**TEXT EXCERPT:**
Introduction
Jewry is a very special ethnicity in the aspects of history and religion. Owing to religious and ethnic causes, the Jewish people have been exiled since the pre-historical time. As America had been relatively open to Jews, a lot of European Jewish people immigrated to this new land in the 20th century. It is no secret that they confronted multiculturalism with great ambivalence, trepidation and even hostility. The Jewish-American novelists who participated or have been participating in the multiculturalism vividly depict the cultural changes of the Jewish-American immigrants in their writings. Nowadays Jewish-American literature is becoming a typical cross-cultural literary issue.

**GOAL OF THE EXERCISE:** Resume the introduction on Jewish-American immigration and literature, writing on from its final sentence.

**GIVEN DATA:**
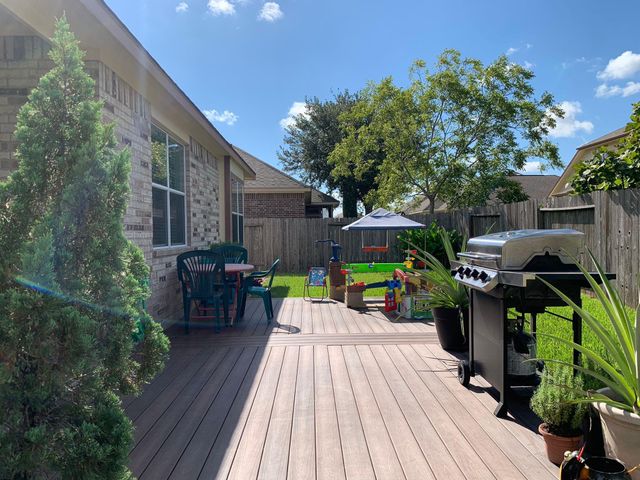 2898 Torano, League City, TX 77573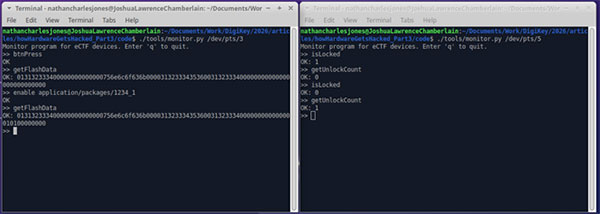 Image of How Hardware Gets Hacked (Part 2): On-boarding
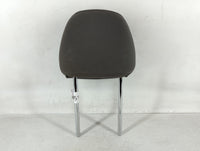 2015 Hyundai Elantra Headrest Head Rest Front Driver Passenger Seat Fits OEM Used Auto Parts - Oemusedautoparts1.com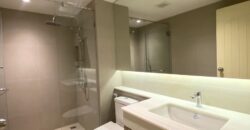Pet-Friendly Condo for Rent – 2 bedrooms , new room, Near BTS Ari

**ANSWER BELOW:**
Among all the Jewish-American writers, I am attached to Saul Bellow. He was born on June 10, 1915, and died on April 5, 2005. He is a distinguished Jewish-American novelist. His international status in the post-WWII American literature can be compared to that of Ernest Hemingway and William Faulkner. His humor and flexibility in dealing with the Jewish cultural heritage in his works have moved me deeply. Moreover, I feel fascinated by his subtle analysis of modern culture, of entertaining adventure, drastic and tragic episodes in quick succession, interspersed with philosophic conversation with readers and his penetrating insights into the dilemma of the modern age.
Since the publication of his first novel Dangling Man in 1944, Bellow has caught extensive attention from the reading public as well as the critics. Literary scholars have approached his works from such various perspectives as neo-critical, psychological, archetypal, structuralist, feminist and post-modern criticisms.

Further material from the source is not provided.